Kubernetes was designed for stateless web services. You define a replica count, set CPU and memory requests, configure an HPA, and let the scheduler handle the rest. This model has served us well for a decade. But AI workloads are breaking every assumption it was built on, and SRE teams are scrambling to adapt.
As Komodor's "7 Kubernetes Predictions for 2026" report and The New Stack's AI inference analysis document, we're entering an era where the fundamental SRE practices — capacity planning, autoscaling, resource management, and cost attribution — need to be rethought for GPU-accelerated, memory-intensive, bursty AI workloads.
WHERE TRADITIONAL SRE BREAKS DOWN
1. GPU Scheduling Is Nothing Like CPU Scheduling
CPUs are fungible.
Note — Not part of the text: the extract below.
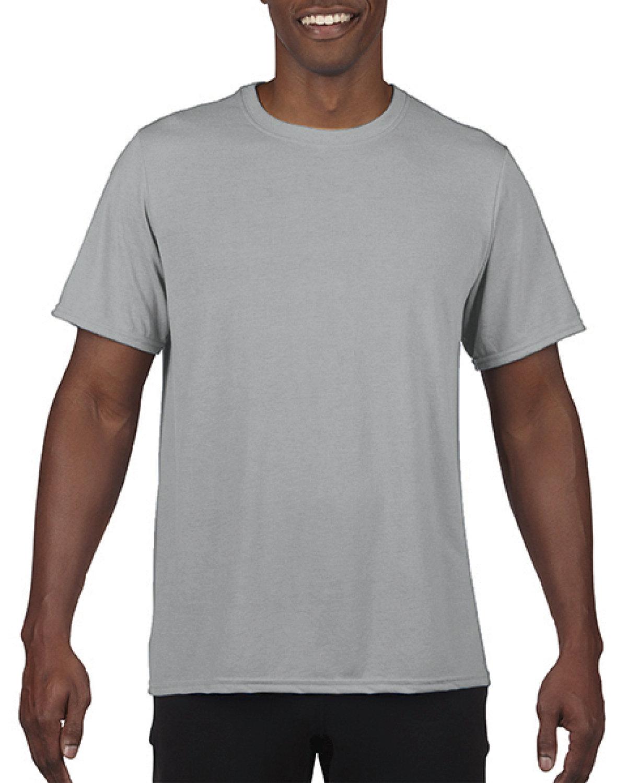 Gildan Adult Performance® Core T-Shirt GRAVEL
Any pod can run on any node with enough CPU millicores. GPUs are not. A training job needs 8x A100s with NVLink interconnect. An inference service needs 1x L4 with at least 24GB VRAM. A fine-tuning job needs 4x H100s in the same pod. The Kubernetes scheduler has no native understanding of GPU topology, memory bandwidth, or interconnect requirements.
# Traditional: Simple resource request
resources:
requests:
cpu: "2"
memory: "4Gi"
# AI workload: Complex GPU requirements
resources:
requests:
cpu: "8"
memory: "64Gi"
nvidia.com/gpu: "4"
# Plus: GPU type, VRAM, interconnect, topology —
# none of which K8s handles natively
# Requires: device plugins, topology-aware scheduling,
# custom schedulers
The result: SRE teams are building custom scheduling extensions, using tools like Volcano and Kueue, and fighting with node affinity rules to get GPU workloads placed correctly.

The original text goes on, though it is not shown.